Passage shown –
Pregnant rabbits were treated from Gestation Day 6 to 18 with intravenous remifentanil doses of 0.1, 0.5, or 0.8 mg/kg/day (0.09, 0.4, or 0.7 times the a human intravenous infusion of an induction dose of 1 mcg/kg with a maintenance dose of 2 mcg/kg/min based on body surface area for a surgical procedure lasting 3 hours based on body surface area, respectively). No malformations were reported in surviving fetuses despite clear maternal toxicity (decreased food consumption and body weights and increased mortality in all treatment groups).
Pregnant rats were treated from Gestation Day 6 to Lactation Day 21 with intravenous boluses of remifentanil 0.5, 1.6, or 5 mg/kg/day (0.2, 0.7, or 2.2 times a human intravenous infusion of an induction dose of 1 mcg/kg with a maintenance dose of 2 mcg/kg/min based on body surface area for a surgical procedure lasting 3 hours based on body surface area, respectively). Reduced birth weights were noted in the high-dose groups in the presence of maternal toxicity (increased mortality in all groups).
Risk Summary
It is not known whether remifentanil is excreted in human milk. After receiving radioactive-labeled remifentanil, the radioactivity was present in the milk of lactating rats. Because fentanyl analogs are excreted in human milk, caution should be exercised when remifentanil HCl is administered to a nursing woman.
The developmental and health benefits of breastfeeding should be considered along with the mother's clinical need for remifentanil HCl and any potential adverse effects on the breastfed infant from remifentanil HCl or from the underlying maternal condition.
Clinical Considerations
Infants exposed to remifentanil HCl through breast milk should be monitored for excess sedation and respiratory depression. Withdrawal symptoms can occur in breastfed infants when maternal administration of an opioid analgesic is stopped, or when breast-feeding is stopped.

Prompt – Render this sentence from the remifentanil passage in Spanish: "Infants exposed to remifentanil HCl through breast milk should be monitored for excess sedation and respiratory depression."

Dataset entries –
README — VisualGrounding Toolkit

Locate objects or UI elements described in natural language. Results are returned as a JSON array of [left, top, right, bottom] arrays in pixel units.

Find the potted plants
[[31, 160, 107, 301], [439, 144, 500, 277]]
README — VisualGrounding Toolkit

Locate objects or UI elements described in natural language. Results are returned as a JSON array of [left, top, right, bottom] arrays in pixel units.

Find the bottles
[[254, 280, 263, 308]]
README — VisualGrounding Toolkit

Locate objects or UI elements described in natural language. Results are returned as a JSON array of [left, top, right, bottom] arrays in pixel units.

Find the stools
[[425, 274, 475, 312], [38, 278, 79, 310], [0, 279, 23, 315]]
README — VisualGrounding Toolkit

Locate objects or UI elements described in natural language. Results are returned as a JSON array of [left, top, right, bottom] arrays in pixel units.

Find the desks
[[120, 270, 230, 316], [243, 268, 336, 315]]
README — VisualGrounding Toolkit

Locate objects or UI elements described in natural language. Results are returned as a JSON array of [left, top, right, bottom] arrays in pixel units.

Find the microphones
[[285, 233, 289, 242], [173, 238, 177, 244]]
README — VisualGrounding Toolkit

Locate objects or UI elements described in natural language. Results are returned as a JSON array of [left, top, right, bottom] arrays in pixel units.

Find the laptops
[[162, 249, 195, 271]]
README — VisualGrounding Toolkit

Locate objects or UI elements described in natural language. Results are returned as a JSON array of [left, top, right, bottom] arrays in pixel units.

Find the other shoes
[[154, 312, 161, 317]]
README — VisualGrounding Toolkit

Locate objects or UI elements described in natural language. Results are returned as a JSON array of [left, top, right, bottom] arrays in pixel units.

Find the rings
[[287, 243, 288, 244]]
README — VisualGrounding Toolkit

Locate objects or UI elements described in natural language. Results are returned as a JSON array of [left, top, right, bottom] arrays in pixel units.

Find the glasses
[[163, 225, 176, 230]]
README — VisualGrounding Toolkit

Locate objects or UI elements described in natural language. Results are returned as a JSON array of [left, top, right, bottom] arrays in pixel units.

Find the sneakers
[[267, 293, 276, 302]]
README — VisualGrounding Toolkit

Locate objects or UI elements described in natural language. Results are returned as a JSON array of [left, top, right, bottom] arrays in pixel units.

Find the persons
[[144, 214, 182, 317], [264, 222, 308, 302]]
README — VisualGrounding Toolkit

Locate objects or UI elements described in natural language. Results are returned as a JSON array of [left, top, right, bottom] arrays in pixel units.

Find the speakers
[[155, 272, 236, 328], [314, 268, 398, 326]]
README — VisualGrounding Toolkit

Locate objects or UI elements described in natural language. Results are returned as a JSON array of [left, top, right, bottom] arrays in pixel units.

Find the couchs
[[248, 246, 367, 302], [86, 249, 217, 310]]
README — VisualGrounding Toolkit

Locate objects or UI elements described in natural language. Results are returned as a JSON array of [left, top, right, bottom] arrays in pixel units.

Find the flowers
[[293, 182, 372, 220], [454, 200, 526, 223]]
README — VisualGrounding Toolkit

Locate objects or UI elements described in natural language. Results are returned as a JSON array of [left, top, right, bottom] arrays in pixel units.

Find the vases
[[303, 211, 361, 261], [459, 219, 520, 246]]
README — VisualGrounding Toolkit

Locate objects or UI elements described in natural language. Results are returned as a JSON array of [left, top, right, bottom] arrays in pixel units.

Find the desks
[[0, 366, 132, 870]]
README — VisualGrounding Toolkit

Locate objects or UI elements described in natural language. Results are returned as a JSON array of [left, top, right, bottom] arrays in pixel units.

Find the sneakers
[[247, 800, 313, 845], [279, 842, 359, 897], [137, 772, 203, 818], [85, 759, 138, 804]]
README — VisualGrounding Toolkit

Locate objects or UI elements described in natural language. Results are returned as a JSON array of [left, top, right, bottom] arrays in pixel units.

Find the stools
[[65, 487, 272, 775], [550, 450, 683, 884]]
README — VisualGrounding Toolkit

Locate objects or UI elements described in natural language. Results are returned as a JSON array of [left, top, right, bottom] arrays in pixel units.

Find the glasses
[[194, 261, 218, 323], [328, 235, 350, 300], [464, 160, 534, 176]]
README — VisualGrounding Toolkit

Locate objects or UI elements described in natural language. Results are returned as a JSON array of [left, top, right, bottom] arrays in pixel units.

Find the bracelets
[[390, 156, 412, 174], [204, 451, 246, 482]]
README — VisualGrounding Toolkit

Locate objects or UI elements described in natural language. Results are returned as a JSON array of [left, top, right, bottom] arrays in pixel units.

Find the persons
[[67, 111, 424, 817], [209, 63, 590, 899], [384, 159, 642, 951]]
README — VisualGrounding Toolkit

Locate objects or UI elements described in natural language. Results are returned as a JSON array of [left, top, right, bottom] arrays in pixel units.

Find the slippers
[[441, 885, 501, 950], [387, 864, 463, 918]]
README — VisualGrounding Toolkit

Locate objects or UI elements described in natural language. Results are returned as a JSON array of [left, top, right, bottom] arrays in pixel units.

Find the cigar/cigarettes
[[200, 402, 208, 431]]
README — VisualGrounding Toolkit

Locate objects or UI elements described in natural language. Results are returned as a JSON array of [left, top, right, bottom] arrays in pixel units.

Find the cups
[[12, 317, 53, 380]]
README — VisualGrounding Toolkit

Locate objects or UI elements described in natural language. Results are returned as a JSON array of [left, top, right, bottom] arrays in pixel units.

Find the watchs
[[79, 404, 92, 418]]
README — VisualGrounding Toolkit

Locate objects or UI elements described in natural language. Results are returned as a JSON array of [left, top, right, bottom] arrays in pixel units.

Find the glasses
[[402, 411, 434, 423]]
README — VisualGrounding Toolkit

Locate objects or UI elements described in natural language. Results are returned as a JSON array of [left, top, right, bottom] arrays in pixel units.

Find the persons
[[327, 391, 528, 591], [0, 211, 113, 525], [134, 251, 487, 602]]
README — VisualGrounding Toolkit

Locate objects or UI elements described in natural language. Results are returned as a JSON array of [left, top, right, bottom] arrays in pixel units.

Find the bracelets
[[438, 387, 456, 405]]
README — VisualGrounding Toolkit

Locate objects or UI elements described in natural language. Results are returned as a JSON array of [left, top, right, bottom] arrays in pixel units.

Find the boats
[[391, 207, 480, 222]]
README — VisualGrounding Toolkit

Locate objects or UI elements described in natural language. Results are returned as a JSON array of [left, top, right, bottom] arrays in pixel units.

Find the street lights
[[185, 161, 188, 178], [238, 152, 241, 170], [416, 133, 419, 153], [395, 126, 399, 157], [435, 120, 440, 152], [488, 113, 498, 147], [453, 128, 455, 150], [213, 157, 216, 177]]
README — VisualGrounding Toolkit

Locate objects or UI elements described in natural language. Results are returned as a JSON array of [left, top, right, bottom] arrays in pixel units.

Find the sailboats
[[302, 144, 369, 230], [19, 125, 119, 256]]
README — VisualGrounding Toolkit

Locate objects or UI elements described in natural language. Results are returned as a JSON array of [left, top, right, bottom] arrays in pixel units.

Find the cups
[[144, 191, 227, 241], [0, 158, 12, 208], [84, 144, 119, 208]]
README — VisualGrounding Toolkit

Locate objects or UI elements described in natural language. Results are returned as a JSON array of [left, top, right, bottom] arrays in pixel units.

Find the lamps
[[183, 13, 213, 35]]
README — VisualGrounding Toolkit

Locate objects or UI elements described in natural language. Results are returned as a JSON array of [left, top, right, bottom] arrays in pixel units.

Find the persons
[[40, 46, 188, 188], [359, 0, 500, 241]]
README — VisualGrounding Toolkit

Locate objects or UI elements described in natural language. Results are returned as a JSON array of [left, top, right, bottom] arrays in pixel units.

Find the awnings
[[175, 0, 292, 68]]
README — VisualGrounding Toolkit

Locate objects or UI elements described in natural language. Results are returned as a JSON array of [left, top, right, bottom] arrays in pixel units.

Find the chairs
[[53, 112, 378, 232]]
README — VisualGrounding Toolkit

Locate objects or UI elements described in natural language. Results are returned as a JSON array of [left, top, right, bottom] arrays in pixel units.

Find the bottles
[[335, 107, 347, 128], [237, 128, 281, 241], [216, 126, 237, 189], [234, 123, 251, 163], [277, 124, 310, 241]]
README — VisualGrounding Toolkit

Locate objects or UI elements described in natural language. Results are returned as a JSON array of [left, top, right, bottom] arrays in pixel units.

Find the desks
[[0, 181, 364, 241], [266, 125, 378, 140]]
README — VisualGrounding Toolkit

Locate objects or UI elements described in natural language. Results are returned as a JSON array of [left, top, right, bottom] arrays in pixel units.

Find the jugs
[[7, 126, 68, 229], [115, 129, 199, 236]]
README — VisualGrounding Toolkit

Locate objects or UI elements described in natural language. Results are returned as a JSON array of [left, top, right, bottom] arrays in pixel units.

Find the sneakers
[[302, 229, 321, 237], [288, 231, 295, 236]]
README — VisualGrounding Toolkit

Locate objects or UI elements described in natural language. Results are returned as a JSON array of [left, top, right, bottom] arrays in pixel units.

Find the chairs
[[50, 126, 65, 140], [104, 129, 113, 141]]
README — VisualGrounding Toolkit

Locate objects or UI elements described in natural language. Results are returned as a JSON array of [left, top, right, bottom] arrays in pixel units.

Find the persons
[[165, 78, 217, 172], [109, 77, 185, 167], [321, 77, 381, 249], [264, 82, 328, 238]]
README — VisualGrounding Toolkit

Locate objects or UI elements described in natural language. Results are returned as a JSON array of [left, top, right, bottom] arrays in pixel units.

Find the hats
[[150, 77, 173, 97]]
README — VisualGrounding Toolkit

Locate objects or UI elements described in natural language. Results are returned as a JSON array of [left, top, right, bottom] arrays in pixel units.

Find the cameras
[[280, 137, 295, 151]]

Answer – Los lactantes expuestos al HCl de remifentanilo a través de la leche materna deben ser vigilados para detectar sedación excesiva y depresión respiratoria.